Text for analysis:
NYC faces lawsuit from food delivery company over customer data

DoorDash

After New York City issued a new law that requires food delivery companies to share customer data with restaurants, popular U.S. food delivery company DoorDash is taking a stand by filing a new lawsuit against the city, describing the new law as “a shocking and invasive intrusion of consumers’ privacy.”

The law, which was approved back in July, forces food delivery companies in New York City to share every detail about a customer that works with DoorDash, including customers’ names, phone numbers, emails, and delivery addresses.

In the lawsuit against NYC, DoorDash is vocalizing its concerns, arguing that customers trust the delivery service with sensitive data, ones that “they would not entrust to small businesses that do not have similar robust data safety and security protocol.”

The delivery service also made it clear that restaurants almost never require customers to share personal information to restaurants. “Moreover, the Ordinance’s presumption that every customer consent to sharing their personal data, unless they specifically opt out on a per-order basis, flies in the face of prevailing privacy best practices,” the lawsuit states.

Earlier this year, Democratic council member for the 4th district of the New York City Keith Powers introduced the legislation, noting that “after such a devastating year for our city’s restaurant industry, this precedent-setting law gives much needed relief to eateries to have better access to customer data and provides strong privacy protections,” Powers wrote in an email to The Verge.

“Restaurants are the lifeblood of New York’s economy and culture, and I’m proud that the City Council has stood by our local establishments and New York diners. I encourage DoorDash to drop this lawsuit immediately,” Powers added.

In July, the Electronic Frontier Foundation (EFF) sent out a letter to New York City Council mentioning that it “sympathized with the goal to set a more level playing field for all businesses particularly after the year we have all faced.” However, the digital rights non-profit opposed the new law being implemented, as “privacy should be the default of any transaction, and consumers should be asked to opt-in to sharing of their information every time it could be transferred to a new entity.”

The EFF added that the measures “sets up a ripe target for hackers and data thieves who want to exploit the customers’ information.”

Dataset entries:
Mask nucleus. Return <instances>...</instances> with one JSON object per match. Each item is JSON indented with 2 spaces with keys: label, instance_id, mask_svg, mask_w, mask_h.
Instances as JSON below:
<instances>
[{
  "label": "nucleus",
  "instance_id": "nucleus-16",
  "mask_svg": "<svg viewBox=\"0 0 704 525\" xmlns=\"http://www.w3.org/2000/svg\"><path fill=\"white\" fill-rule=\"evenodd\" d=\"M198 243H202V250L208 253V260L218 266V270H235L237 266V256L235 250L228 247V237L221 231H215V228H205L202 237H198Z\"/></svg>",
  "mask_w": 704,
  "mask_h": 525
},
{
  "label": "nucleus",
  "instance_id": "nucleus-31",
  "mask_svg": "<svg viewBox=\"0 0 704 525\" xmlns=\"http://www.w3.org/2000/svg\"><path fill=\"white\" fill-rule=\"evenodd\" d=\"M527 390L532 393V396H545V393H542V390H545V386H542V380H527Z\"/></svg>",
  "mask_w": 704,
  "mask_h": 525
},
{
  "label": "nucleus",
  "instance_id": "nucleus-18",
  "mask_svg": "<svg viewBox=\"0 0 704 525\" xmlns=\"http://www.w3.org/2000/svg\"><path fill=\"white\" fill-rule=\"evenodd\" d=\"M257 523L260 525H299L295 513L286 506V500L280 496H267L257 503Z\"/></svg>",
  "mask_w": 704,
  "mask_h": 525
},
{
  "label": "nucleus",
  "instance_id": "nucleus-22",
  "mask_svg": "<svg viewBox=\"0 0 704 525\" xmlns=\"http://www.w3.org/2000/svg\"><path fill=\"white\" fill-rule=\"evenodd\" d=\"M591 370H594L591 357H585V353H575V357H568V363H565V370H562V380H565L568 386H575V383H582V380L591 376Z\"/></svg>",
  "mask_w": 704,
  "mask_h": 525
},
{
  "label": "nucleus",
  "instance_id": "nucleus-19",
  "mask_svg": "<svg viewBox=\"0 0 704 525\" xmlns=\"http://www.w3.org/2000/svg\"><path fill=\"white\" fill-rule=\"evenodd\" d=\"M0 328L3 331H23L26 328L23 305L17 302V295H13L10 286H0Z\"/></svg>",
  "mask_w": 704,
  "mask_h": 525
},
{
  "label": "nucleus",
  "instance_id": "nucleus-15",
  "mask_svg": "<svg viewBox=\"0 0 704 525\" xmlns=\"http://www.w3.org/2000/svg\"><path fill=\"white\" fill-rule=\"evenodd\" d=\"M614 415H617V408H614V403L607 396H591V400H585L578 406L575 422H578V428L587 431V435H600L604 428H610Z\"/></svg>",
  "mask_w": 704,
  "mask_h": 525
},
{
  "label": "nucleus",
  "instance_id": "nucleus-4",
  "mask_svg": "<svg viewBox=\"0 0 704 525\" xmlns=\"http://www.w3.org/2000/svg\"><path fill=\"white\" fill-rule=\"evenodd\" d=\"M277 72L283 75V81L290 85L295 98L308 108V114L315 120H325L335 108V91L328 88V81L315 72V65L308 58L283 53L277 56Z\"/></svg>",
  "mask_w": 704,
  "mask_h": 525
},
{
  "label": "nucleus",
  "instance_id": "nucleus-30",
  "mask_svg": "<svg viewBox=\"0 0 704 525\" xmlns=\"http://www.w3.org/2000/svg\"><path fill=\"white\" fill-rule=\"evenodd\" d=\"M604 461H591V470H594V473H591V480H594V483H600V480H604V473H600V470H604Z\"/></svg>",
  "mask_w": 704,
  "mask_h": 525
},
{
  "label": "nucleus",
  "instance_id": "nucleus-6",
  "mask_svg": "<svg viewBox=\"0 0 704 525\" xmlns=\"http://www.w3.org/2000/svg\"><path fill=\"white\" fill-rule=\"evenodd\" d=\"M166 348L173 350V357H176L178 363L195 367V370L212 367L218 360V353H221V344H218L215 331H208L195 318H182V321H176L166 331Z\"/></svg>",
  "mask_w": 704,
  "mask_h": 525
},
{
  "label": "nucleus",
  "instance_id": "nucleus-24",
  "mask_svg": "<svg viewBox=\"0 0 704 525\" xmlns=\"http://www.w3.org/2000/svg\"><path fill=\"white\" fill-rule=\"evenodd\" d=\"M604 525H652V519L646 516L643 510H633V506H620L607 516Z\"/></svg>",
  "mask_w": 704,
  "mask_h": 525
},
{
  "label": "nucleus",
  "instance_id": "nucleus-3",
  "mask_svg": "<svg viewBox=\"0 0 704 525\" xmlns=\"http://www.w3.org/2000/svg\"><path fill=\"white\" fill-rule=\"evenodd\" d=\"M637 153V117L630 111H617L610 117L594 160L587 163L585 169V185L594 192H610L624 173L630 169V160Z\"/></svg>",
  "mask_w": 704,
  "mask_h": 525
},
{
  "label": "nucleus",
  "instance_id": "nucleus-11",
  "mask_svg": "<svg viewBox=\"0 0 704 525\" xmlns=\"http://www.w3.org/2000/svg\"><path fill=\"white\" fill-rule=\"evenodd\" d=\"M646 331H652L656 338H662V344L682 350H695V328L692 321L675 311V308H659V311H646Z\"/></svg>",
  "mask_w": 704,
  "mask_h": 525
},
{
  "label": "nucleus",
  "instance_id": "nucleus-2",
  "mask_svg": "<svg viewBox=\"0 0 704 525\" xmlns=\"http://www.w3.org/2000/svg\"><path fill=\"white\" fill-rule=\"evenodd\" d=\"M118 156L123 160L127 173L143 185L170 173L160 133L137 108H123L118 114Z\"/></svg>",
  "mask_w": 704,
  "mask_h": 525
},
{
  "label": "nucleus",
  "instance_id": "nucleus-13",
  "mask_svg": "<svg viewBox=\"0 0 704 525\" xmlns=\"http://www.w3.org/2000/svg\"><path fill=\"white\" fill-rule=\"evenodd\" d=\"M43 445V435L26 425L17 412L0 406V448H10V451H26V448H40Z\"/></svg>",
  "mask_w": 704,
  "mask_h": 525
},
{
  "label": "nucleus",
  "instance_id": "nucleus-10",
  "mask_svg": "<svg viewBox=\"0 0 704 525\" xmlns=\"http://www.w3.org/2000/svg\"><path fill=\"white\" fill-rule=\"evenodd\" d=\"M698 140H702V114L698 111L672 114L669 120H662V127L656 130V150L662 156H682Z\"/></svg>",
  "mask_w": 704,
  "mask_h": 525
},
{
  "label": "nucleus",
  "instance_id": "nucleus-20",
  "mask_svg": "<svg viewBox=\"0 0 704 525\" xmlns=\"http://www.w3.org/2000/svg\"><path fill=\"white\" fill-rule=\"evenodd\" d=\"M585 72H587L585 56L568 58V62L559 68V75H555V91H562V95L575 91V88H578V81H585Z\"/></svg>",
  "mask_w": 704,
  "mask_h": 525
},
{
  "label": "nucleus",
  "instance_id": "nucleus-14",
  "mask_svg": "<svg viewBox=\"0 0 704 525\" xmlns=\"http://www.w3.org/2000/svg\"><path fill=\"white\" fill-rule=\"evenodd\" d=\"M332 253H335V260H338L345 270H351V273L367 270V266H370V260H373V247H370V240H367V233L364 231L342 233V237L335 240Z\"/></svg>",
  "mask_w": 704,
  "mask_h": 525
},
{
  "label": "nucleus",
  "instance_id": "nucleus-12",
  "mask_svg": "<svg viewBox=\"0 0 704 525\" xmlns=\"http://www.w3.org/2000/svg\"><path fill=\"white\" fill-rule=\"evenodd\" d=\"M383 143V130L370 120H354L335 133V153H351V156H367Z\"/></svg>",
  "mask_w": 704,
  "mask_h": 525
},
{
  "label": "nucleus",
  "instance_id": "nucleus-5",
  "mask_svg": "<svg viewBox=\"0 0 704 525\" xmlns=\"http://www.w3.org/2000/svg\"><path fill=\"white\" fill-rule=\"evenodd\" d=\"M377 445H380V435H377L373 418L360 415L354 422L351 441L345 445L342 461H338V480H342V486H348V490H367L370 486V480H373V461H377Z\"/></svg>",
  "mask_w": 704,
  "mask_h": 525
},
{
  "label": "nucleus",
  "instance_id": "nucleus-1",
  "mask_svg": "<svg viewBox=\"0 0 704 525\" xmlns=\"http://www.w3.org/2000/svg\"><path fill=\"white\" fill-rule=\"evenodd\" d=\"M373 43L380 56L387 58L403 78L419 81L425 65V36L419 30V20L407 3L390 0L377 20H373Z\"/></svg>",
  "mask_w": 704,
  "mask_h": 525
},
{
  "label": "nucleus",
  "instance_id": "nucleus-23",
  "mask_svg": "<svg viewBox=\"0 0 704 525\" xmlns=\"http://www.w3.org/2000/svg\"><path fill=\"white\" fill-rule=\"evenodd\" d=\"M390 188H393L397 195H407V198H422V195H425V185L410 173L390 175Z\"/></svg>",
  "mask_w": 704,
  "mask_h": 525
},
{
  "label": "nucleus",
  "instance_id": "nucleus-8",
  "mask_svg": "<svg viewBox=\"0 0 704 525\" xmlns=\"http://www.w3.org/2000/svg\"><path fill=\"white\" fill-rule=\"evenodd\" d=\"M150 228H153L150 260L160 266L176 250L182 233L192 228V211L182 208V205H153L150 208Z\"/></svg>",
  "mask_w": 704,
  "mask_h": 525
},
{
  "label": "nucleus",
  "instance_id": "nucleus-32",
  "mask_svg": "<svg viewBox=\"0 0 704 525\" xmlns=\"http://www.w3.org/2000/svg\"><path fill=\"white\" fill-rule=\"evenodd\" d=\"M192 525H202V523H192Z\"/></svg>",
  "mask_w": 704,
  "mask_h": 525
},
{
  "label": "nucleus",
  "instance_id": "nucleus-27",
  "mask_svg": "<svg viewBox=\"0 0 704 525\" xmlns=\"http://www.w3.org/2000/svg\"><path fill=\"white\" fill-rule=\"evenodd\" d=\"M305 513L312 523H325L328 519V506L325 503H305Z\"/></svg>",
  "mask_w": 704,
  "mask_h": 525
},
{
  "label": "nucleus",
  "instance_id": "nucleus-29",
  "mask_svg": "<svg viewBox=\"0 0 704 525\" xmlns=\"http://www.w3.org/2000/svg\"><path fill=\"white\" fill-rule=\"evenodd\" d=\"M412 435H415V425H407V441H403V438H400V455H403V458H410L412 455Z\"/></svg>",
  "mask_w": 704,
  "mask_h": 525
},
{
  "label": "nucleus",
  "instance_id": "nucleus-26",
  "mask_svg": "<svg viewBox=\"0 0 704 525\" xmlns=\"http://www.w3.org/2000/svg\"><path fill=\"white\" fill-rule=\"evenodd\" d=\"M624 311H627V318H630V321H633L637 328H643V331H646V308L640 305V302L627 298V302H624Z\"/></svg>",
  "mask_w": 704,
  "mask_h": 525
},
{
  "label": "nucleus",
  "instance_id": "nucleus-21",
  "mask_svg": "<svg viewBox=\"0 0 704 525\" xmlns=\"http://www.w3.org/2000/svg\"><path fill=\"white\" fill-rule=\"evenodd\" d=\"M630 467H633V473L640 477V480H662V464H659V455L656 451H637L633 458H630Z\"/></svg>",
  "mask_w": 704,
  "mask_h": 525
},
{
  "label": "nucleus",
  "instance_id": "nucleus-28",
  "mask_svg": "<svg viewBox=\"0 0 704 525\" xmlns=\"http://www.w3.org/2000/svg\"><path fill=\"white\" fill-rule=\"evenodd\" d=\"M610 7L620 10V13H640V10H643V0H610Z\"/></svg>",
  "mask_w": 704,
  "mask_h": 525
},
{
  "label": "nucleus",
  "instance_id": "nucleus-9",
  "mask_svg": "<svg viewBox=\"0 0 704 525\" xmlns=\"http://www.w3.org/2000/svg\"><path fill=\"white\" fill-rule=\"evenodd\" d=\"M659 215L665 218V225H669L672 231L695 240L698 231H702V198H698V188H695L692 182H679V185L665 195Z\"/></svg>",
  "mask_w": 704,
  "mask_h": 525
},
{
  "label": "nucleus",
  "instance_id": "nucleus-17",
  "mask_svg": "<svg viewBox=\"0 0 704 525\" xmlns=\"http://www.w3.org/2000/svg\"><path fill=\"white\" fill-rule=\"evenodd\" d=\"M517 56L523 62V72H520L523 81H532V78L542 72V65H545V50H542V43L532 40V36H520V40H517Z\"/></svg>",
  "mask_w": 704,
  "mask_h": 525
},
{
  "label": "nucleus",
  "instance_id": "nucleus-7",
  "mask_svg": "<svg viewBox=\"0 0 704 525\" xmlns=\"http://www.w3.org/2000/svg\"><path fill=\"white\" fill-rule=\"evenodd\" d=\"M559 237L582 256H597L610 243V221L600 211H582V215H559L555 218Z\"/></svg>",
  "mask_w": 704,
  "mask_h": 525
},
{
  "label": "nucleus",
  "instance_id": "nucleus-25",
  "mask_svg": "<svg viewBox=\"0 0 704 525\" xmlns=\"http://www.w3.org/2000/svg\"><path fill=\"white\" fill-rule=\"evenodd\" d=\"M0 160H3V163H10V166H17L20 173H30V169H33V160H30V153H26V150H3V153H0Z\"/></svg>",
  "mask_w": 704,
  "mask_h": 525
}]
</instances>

Aim of the task: Return the part of the article about the New York City delivery-data lawsuit starting with "Earlier this year, Democratic" and going on through "email to The Verge.", copied exactly. The dataset entries are separate material, unrelated to the article about the New York City delivery-data lawsuit.

Answer to this task:
Earlier this year, Democratic council member for the 4th district of the New York City Keith Powers introduced the legislation, noting that “after such a devastating year for our city’s restaurant industry, this precedent-setting law gives much needed relief to eateries to have better access to customer data and provides strong privacy protections,” Powers wrote in an email to The Verge.